Make ElasticManager more convenient #136

Closed marius311 closed 4 years ago

marius311 commented 4 years ago

This adds two things discussed in https://github.com/JuliaParallel/ClusterManagers.jl/issues/128

First, it gives ElasticManager the addr=:auto option on Linux, which looks up the master's IP address via hostname --ip-address so that you get the private IP and other workers on the LAN can connect to it. This isn't foolproof depending on the network setup, but its 4 for 4 on the HPC clusters I have access to.

Second, it adds a line to what is printed when you evaluate an ElasticManager,

julia> em = ElasticManager(addr=:auto, port=0)
ElasticManager:
  Active workers : []
  Number of workers to be added  : 0
  Terminated workers : []
  Worker connect command : 
    /home/user/bin/julia --project=/home/user/myproject/Project.toml -e 'using ClusterManagers; ClusterManagers.elastic_worker("4cOSyaYpgSl6BC0C","127.0.1.1",36275)'

So that you can just copy/paste that last line without thinking and get a worker.

Finally, I reworked the readme and removed the part about the deprecated @scheduled which doesn't work anymore, even if you switch to @async.

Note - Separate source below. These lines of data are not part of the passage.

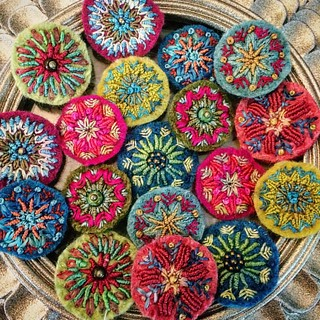 New earrings. Soon finished #embroidery #bordadoamano #bordado #broderie #earrings #textilejewelry #tinymandala #mandala #likeaflower #silkthread #felt #colors #boho #bohojewelry #wip #handmade #nicegirlsneedleclub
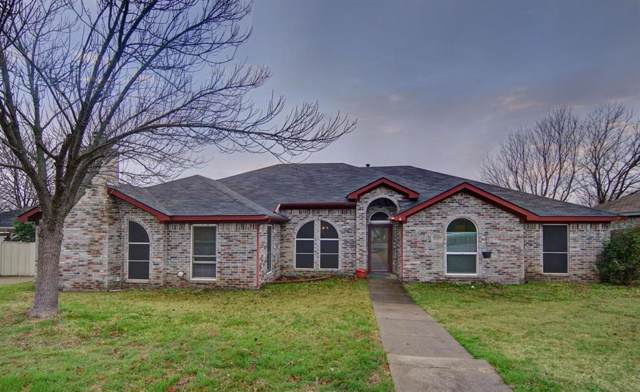 10405 Lone Pine Lane, Fort Worth, TX 76108 (MLS #14261477) :: The Chad Smith Team
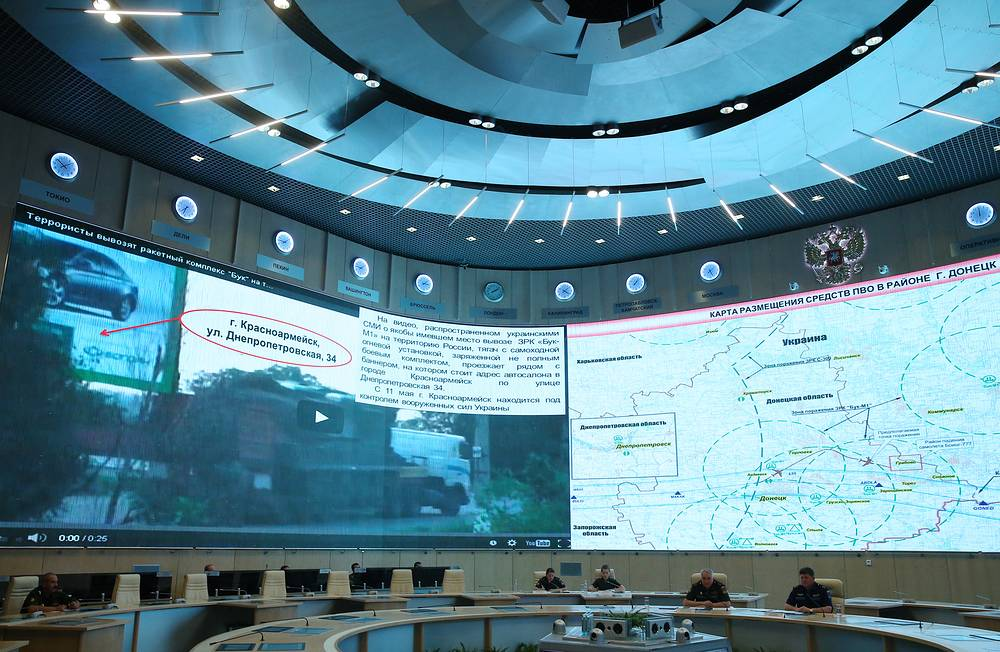 Russia's Defense Ministry official said the video is a fake as the images were taken in the city of Krasnoarmeisk, not in Krasnodon, as had been claimed by the Ukrainian side. Photo: proof of video manipulation presented at a briefing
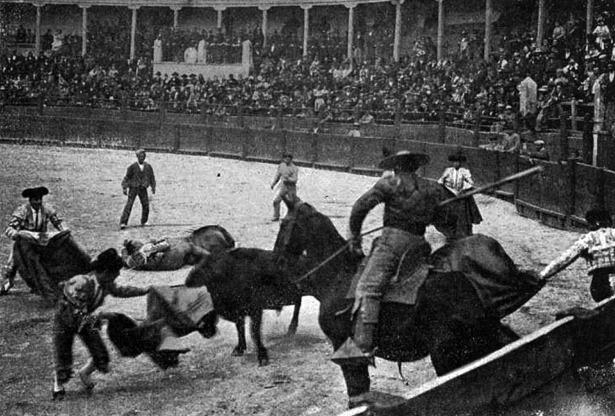 """La antigua plaza de toros fue inaugurada un día como hoy, el año 1850. La foto, de la revista """"Sol y Sombra"""", fue publicada en 1902 (Hemeroteca Digital del Ministerio de Cultura)."""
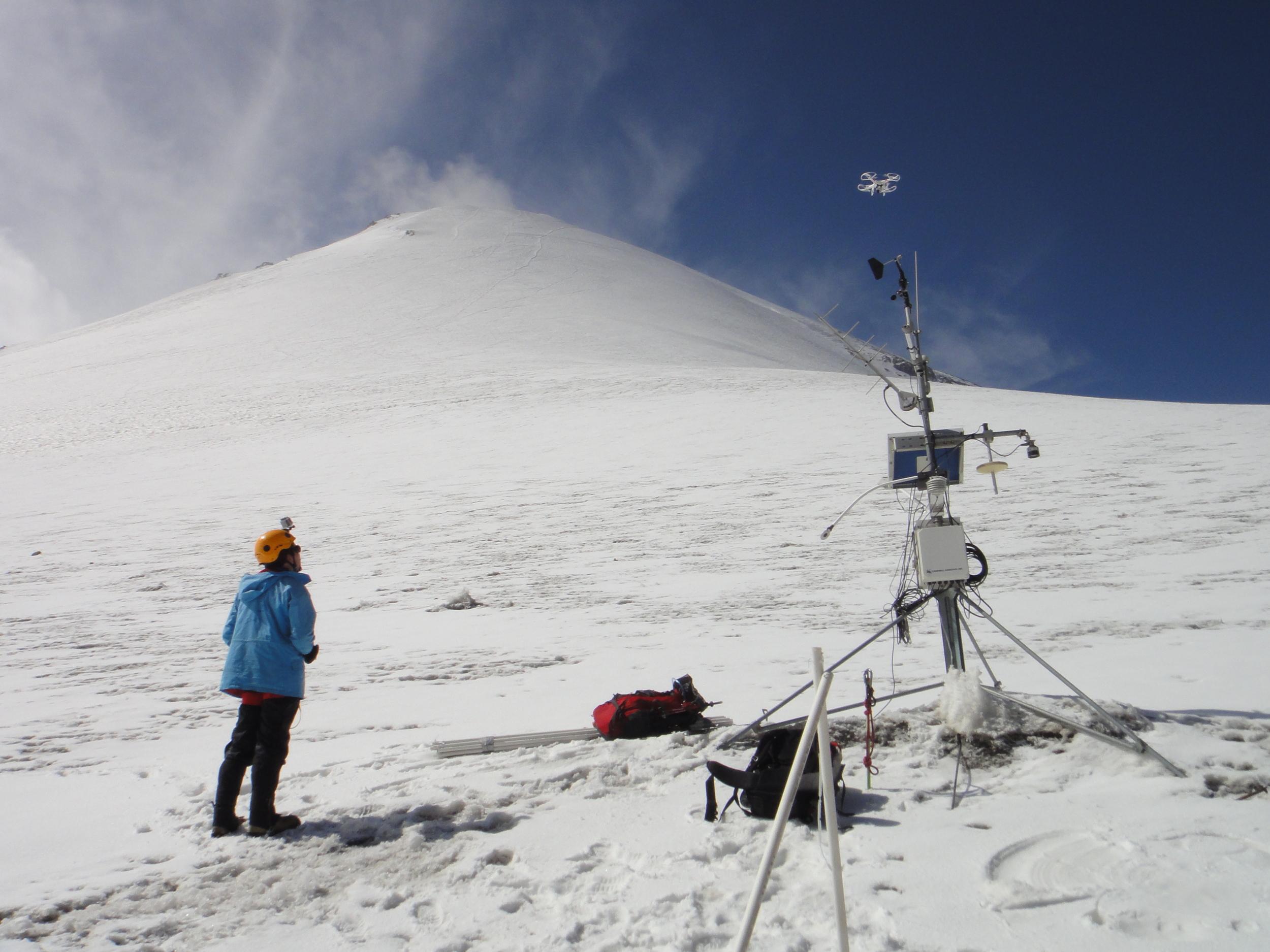 Una estación meteorológica es el lugar donde se realizan mediciones y observaciones puntuales de los diferentes parámetros meteorológicos utilizando los instrumentos adecuados para así poder establecer el comportamiento atmosférico.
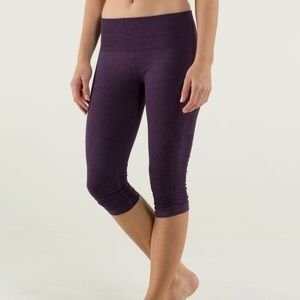 Lululemon leggings In the Flow Crop II purple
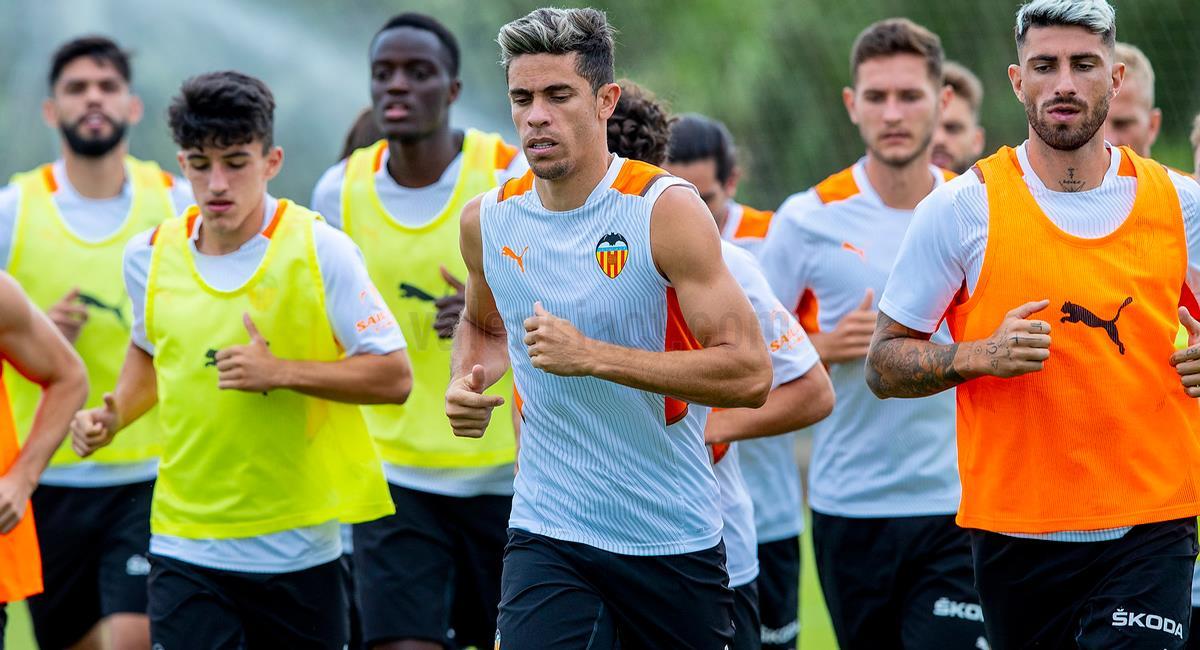 Valencia se medirá a Villarreal en amistoso. Foto: Twitter @valenciacf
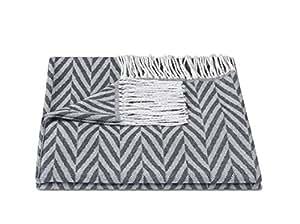 zollner tagesdecke kuscheldecke plaid wolldecke wohndecke mit fransen 130x170 cm grau. Black Bedroom Furniture Sets. Home Design Ideas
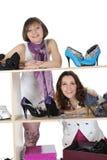 Femme choisissant des chaussures à une mémoire photo libre de droits
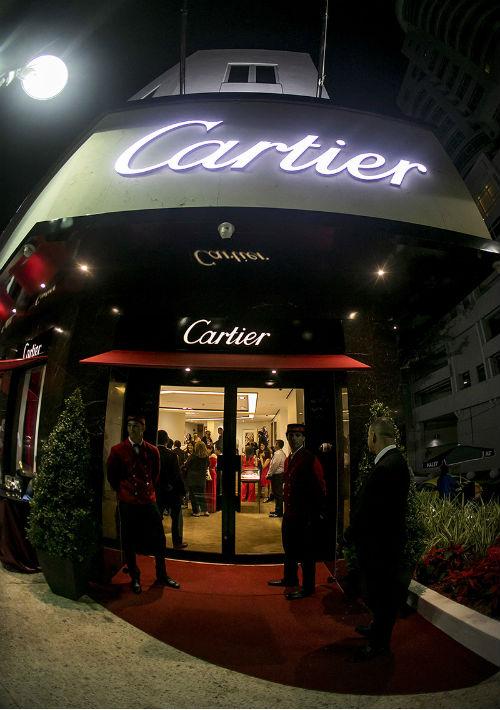 La memorable fachada de Cartier en Condado. (Xavier García)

Hopefully this makes setting up an ElasticManager way more streamlined. Let me know if you there's any feedback, I'm happy to make changes.

Closes https://github.com/JuliaParallel/ClusterManagers.jl/issues/128

marius311 commented 4 years ago

Just a friendly ping for whoever can merge this. I'm happy to make any changes requested.

kescobo commented 4 years ago

I can merge, but don't know if I should merge. I got the write bit to help a bit with tests at some point, but don't feel like I have enough authority to actually merge.

bjarthur commented 4 years ago

yea, me too. would be nice to have other elasticmanager users chime in with comments.

and a test certainly would be nice. could you possibly add one that simply runs the command this PR now prints out to make sure a julia process is actually launched? e,g., no typos in the command string.

marius311 commented 4 years ago

Sounds good, will add a test.

marius311 commented 4 years ago

Ok, added a test which actually runs the command and checks a worker connects. Also figured out how to do it on Mac. Ready from my end!

marius311 commented 4 years ago

Merge?

marius311 commented 4 years ago

Hey guys, could this possibly be merged?

I'm around to do any quick fixes should problems arise, but personally has been working great for me, e.g.:

image

kescobo commented 4 years ago

Since no one else has chimed in, there's a test written, and it seems like actual maintainers of this package don't check in too often, I'm going to go ahead and merge. We can always revert if someone bitterly complains after the fact.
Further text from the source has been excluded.